■ Seitenauszug
Das ist nur ein Beispiel. Ein anderes ist Flash im Browser. Das ist heute schlichtweg ein Muß, weil die Leute Youtube-Links im Chat austauschen und sich das angucken wollen. Auch das hat eine soziale Komponente. Geht das bei meinen Freunden und bei mir nicht = Problem.

Ich kann meinen Peers nicht sagen "Oh, ich benutze Linux, deswegen..." Das verstehen die nicht.

Peer pressure.

----------

## Necoro

Sprotte - ich verstehe dich nicht...

Erstens ist das mit Flash nun heute wirklich kein Problem mehr. Und zweitens: Soll das Freakimage ruhig abschreckend wirken ... denn Gentoo setzt ein gewisses Grundinteresse voraus. Es ist nichts für Leute, die halt nur WoW spielen, Flash schauen und Musik hören wollen - aber denen der Rechner sonst komplett Banane ist. Ich halte die Wahrscheinlichkeit, dass solche Leute das Interesse finden NACHDEM sie Gentoo installiert haben, für sehr gering.

■ Fragen zum Text
A. Nennen Sie alle Tätigkeiten, die laut Necoro im Seitenauszug über Gentoo Leute ausüben wollen, für die Gentoo nichts ist.
B. Bearbeiten Sie den Abschnitt des Seitenauszugs über Gentoo, der mit den Worten beginnt, in denen „Das ist nur“ steht, und mit „Peer pressure.“ schließt: Ersetzen Sie darin „Youtube-Links“ durch „Video-Links“ und geben Sie den Abschnitt wieder.
C. Schreiben Sie den Seitenauszug über Gentoo im Anschluss an seinen letzten Satz weiter.
Die Daten spielen hierfür keine Rolle.

■ Bereitgestellte Daten
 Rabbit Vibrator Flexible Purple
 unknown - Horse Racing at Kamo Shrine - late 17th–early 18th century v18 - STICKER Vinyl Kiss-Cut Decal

■ Ihre Antworten
A. WoW spielen, Flash schauen, Musik hören

B.
Das ist nur ein Beispiel. Ein anderes ist Flash im Browser. Das ist heute schlichtweg ein Muß, weil die Leute Video-Links im Chat austauschen und sich das angucken wollen. Auch das hat eine soziale Komponente. Geht das bei meinen Freunden und bei mir nicht = Problem.

Ich kann meinen Peers nicht sagen "Oh, ich benutze Linux, deswegen..." Das verstehen die nicht.

Peer pressure.

C.
Ansonsten: Peer-Pressure? Du meinst diese Art "Alle rauchen - also muss ich auch um dazu zu gehören"? Ich glaube, aus dem Alter sind die meisten hier raus.

----------

## jkoerner

Last edited by jkoerner on Sat May 21, 2011 4:01 pm; edited 1 time in total

----------

## ChrisJumper

Also eine Benutzbare alternative gibt es bestimmt. Aber keine die so Komfortabel ist wie Gentoo. Ich richte Freunden eigentlich immer Gentoo ein, das einzige was diese dann stört ist das das ein Update so lange braucht. Dist-CC ist nun mal nicht immer da, und ich würde mir wünschen es gäb eine Verwaltung dafür! So im Sinne von wegen: "Ich speichere mir auf meinem Server die installierten Programme und Use-Flags und die Hardware. Baue die Applicationen dann via Cross-Compiler" brenne das Ergebnis auf DVD und Kopiere das dann vor Ort einfach auf die entsprechenden Maschinen.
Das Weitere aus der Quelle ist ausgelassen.